O haitiano carregou com carinho o bonito relógio que havia sido presente de sua namorada e, graças à decisão de jamais ajustar nele o fuso horário, olhava para a hora que era a mesma hora que ela vivia lá longe, olhava para a hora e matava as saudades de seu jeito, porque sabia que ambos estavam na mesma hora, ajustados no sentimento.
Já o americano decidiu por potes e potes de creme de amendoim — não, juro que não quero reforçar nenhum estereótipo; conto aqui a mais pura verdade.
Jornalistas gostamos de materializar as ideias com imagens, cenas, concretudes, e isto talvez seja um resquício das aulas de semiótica da faculdade. Não são, corrijo-me aqui. Tem a ver com a prática da contação de histórias, é algo que já faz parte da natureza de narrações desde sempre, desde muito antes. A Torá está aí para provar, como também As Mil e Uma Noites, A Epopeia de Gilgamesh, a Ilíada, a Odisseia… As aulas de semiótica só vieram para explicar o inexplicável — e, principalmente, inexplicar o explicável.
Quando fui incumbido da minha última reportagem em solo brasileiro — que, coincidentemente, falava sobre estrangeiros que haviam adotado o Brasil —, criei uma regrinha de perguntar a cada um dos personagens entrevistados qual era o objeto escolhido para carregar na mala, na hora da mudança, que tinha o maior apelo nostálgico, o gosto da terra natal, o cheiro da saudade, a cor das origens.
Sete anos depois, estou eu aqui bancando o exótico na terra dos outros, de vez em quando vestindo a camisa do Palmeiras no meio de gente que não liga para futebol, provavelmente nunca viu um jogo do Palmeiras, não sabe quanto acabou a partida de ontem à noite, não vai me fazer nenhuma piadinha ou dar um tapinha nas costas falando “e o parmera, hein!?”.
Qual objeto escolhi para trazer dentro das duas malas de 32 quilos que tinha direito quando embarquei em Guarulhos em um voo que chegaria a Roma horas depois? Qual foi o item sentimental que, a exemplo dos meus entrevistados de pouco tempo antes, eu havia selecionado como se fosse um pedaço desentranhado de minhas raízes taquaritubenses também cultivadas em Bauru, em São Paulo, enfim, no Brasil de forma geral, se houvesse Brasil de forma geral?
Não me lembro. Não houve. Não pensei nisso.
Dá um vazio tremendo, eu sei.

→ **Dados coletados**:

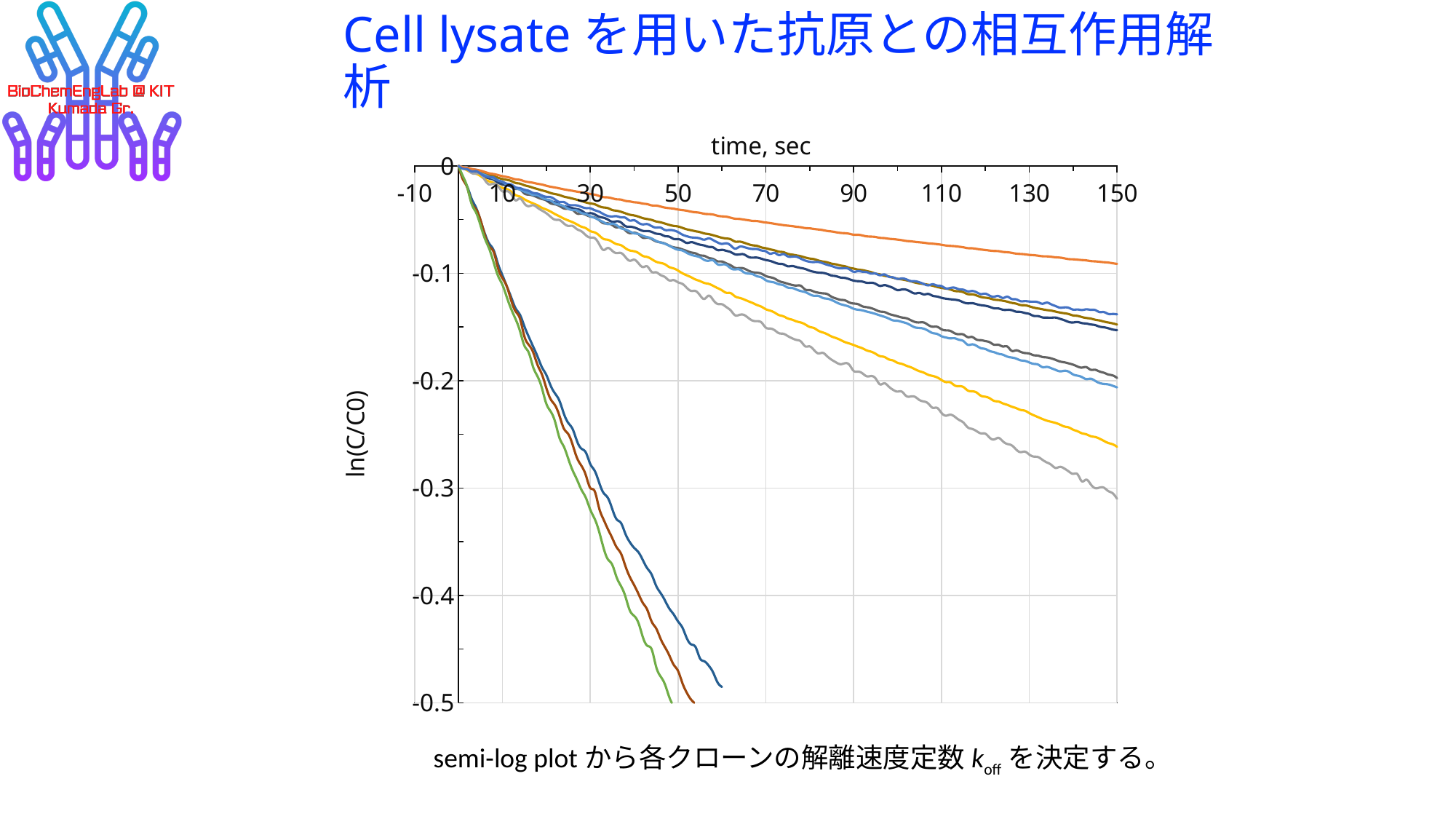
Is the value of the light grey line at 150 sec greater or less than -0.2? less What value do all the lines share at time 0 sec? 0 What is the title of the x axis of the chart? time, sec At 150 sec, which line has the lower value, the light grey line or the orange line? light grey line Is the value of the yellow line at 150 sec greater or less than -0.2? less Is the value of the orange line at 150 sec greater or less than -0.2? greater Do the plotted lines rise or fall as time increases? fall What is the title of the y axis of the chart? ln(C/C0) What kind of chart is shown on the slide? line chart At 150 sec, which line has the higher value, the orange line or the yellow line? orange line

→ **Tarefa a cumprir**: Cite literalmente a parte do trecho que começa nas palavras "Qual objeto escolhi" e termina logo depois de "tremendo, eu sei.".

→ **Solução do exercício**:
Qual objeto escolhi para trazer dentro das duas malas de 32 quilos que tinha direito quando embarquei em Guarulhos em um voo que chegaria a Roma horas depois? Qual foi o item sentimental que, a exemplo dos meus entrevistados de pouco tempo antes, eu havia selecionado como se fosse um pedaço desentranhado de minhas raízes taquaritubenses também cultivadas em Bauru, em São Paulo, enfim, no Brasil de forma geral, se houvesse Brasil de forma geral?
Não me lembro. Não houve. Não pensei nisso.
Dá um vazio tremendo, eu sei.